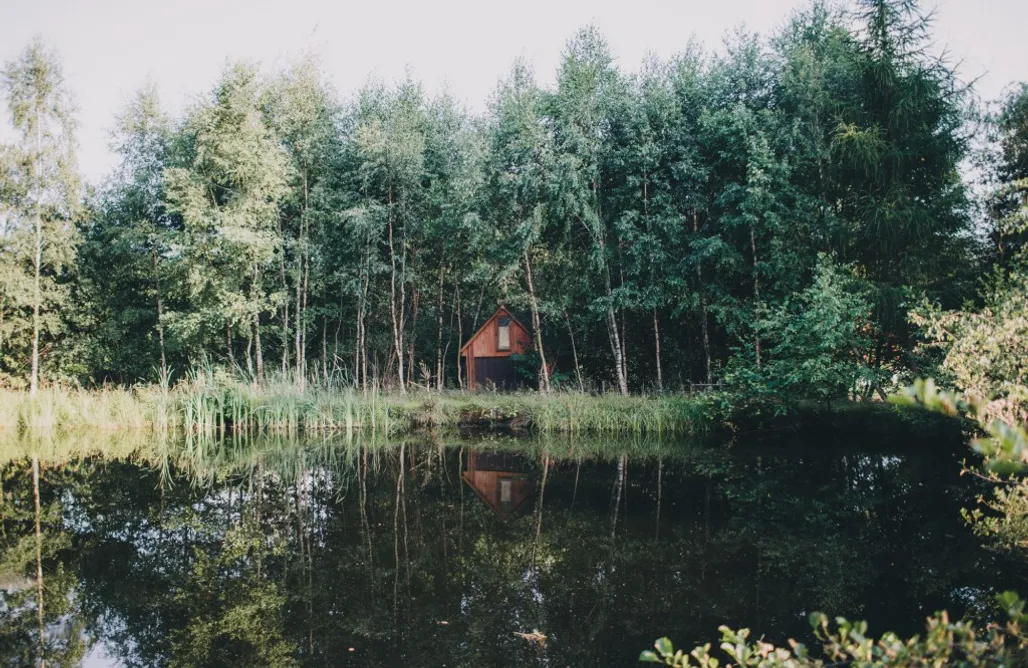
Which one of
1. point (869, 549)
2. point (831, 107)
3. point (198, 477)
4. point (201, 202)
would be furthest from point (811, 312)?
point (201, 202)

+ + + + +

● GIVEN PROBLEM: Rewrite the records with "furthest" swapped for "farthest" and everything else unchanged. Leave out the pictures.

● FINISHED TASK:
Which one of
1. point (869, 549)
2. point (831, 107)
3. point (198, 477)
4. point (201, 202)
would be farthest from point (811, 312)?
point (201, 202)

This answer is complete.